→ **Seitenauszug**:
•••••

Bild: Wenig Ähnlichkeit mit der Realität: die fiktive Beate Zschäpe vor eine…
Der Schrecken zieht an. Unzählige Nachrichtensendungen, Zeitungsartikel und
Talkshows haben sich in den vergangenen Jahren mit der Mordserie des NSU
und den Ermittlungen dazu beschäftigt. Jetzt, knapp fünf Jahre nach
Bekanntwerden der Terrorgruppe, widmen sich vermehrt Spielfilme und
Dokumentationen dem Fall.
Bei „Letzte Ausfahrt Gera“, einem ZDF-Film, stand im Januar vorwiegend die
Person Beate Zschäpe im Mittelpunkt. Ende Februar erschien im Kino „Der
Kuaför aus der Keupstraße“, eine Dokumentation über den dem NSU
zugeschriebenen Bombenanschlag in Köln 2004.

•••••

→ **Ausgangsdaten**:
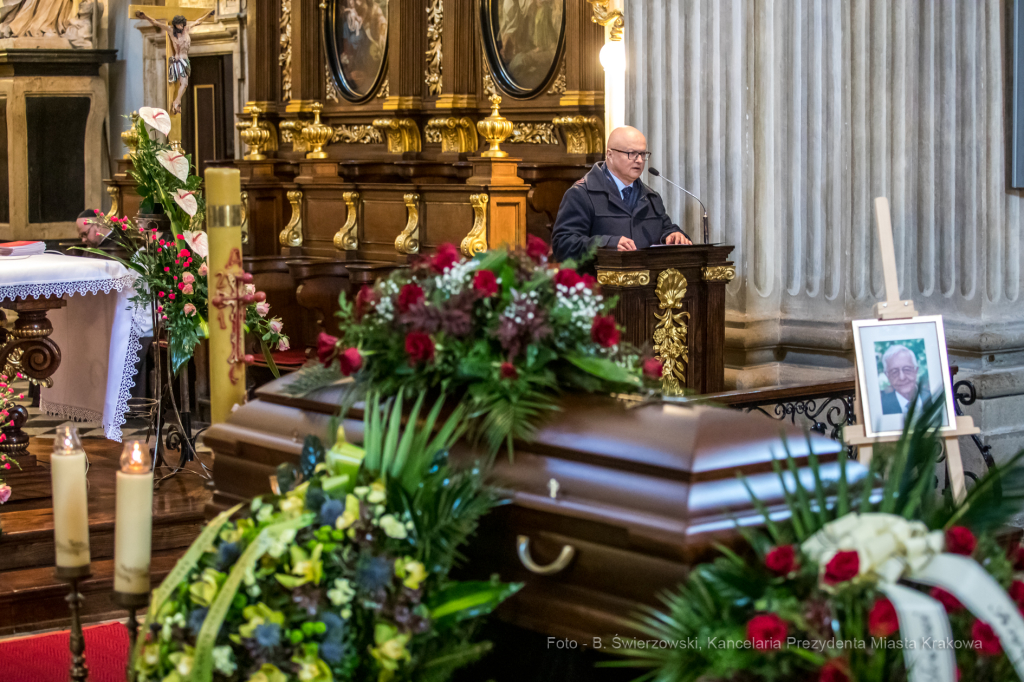 bs_200211_2399.jpg-prof. Juchnowicz,Kośmider,pogrzeb  Autor: B. Świerzowski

•••••

→ **Aufgabenstellung**:
Erläutern Sie, mit welchen Angaben der Seitenauszug seinen einleitenden Satz „Der Schrecken zieht an.“ untermauert.

→ **Musterlösung**:
Unzählige Nachrichtensendungen, Zeitungsartikel und Talkshows haben sich in den vergangenen Jahren mit der Mordserie des NSU und den Ermittlungen dazu beschäftigt. Knapp fünf Jahre nach Bekanntwerden der Terrorgruppe widmen sich außerdem vermehrt Spielfilme und Dokumentationen dem Fall. Beispiele sind der ZDF-Film „Letzte Ausfahrt Gera“ über Beate Zschäpe und die Kinodokumentation „Der Kuaför aus der Keupstraße“ über den Bombenanschlag in Köln 2004.